This is an automated email from the ASF dual-hosted git repository.

slawrence pushed a commit to branch main
in repository https://gitbox.apache.org/repos/asf/daffodil.git


The following commit(s) were added to refs/heads/main by this push:
     new a79f185de Only mmap regular files in the CLI
a79f185de is described below

commit a79f185dea7342b53b31260c2b13c50458e6dbc2
Author: Steve Lawrence <[email protected]>
AuthorDate: Mon Jun 9 07:22:19 2025 -0400

    Only mmap regular files in the CLI
    
    When an input file for the CLI is not stdin, it currently maps the file
    to a MappedByteBuffer, which gives significant performance gains,
    especially for large files. However, for non-regular files like fifo
    files, devices, sockets, the map functions are undefined.
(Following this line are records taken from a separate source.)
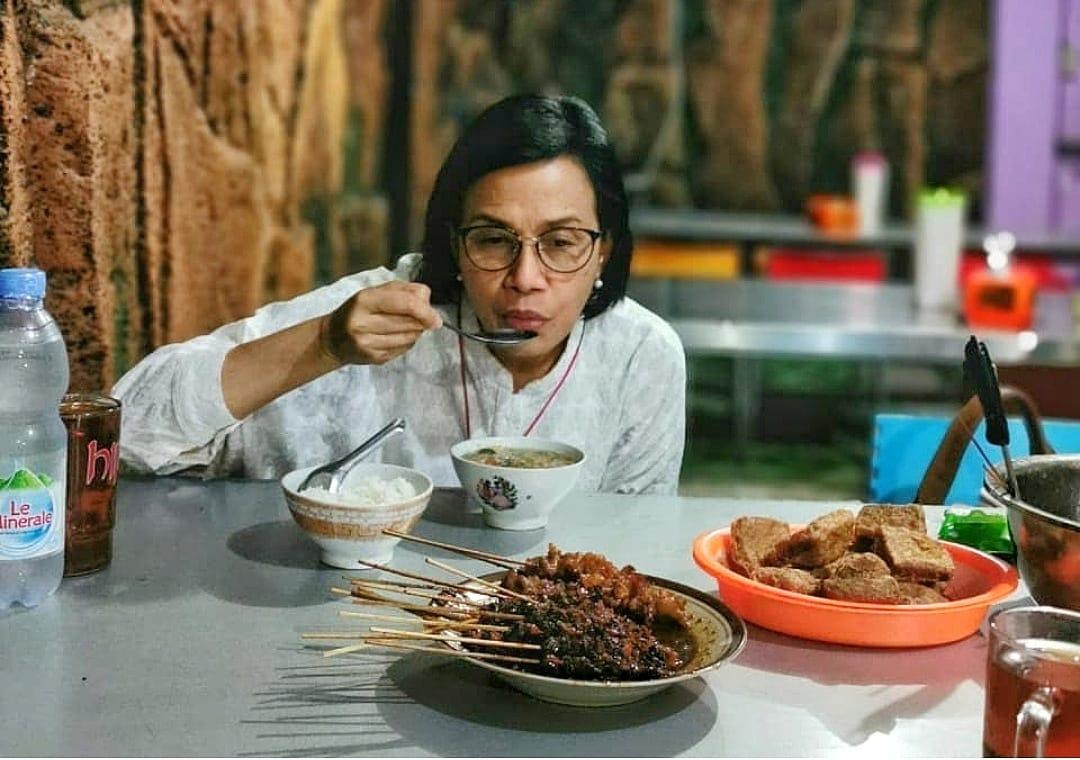 https: img.okezone.com content 2021 03 27 320 2385102 kenangan-sri-mulyani-dengan-soto-semarang-cBxDYYpdMz.jpg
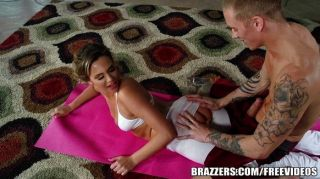 Brazzers - Post Yoga Ass Stretching
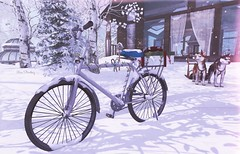 Tuning the bike for Christmas (Rose Sternberg) Tags: second life deco decor home garden interior outdoor landscape 2019 tm creation white winter scene christmas tlalli fair snow snowy bycicle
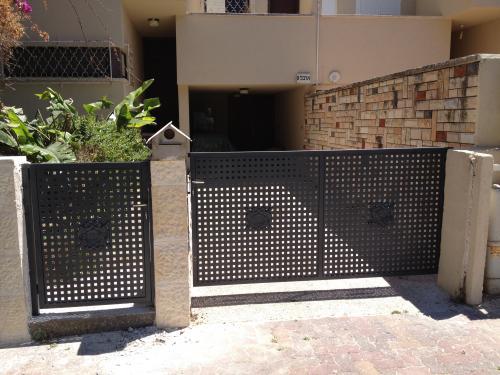 שערים מפח מחורר: תמונה מס' 67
In practice,
    we get a byte buffer but the result is a buffer with zero bytes, leading
    to the CLI parse/unparse seeing no data.
    
    To fix this, the CLI now checks if a file is regular, and only if it is
    regular will it consider mapping the file. Non-regular files use the
    existing fallback streaming behavior.
    
    DAFFODIL-3002
---
 .../main/scala/org/apache/daffodil/cli/Main.scala  | 28 +++++++++++++---------
 .../daffodil/cli/cliTest/TestCLIParsing.scala      | 27 +++++++++++++++++++++
 .../org/apache/daffodil/cli/cliTest/Util.scala     |  2 +-
 3 files changed, 45 insertions(+), 12 deletions(-)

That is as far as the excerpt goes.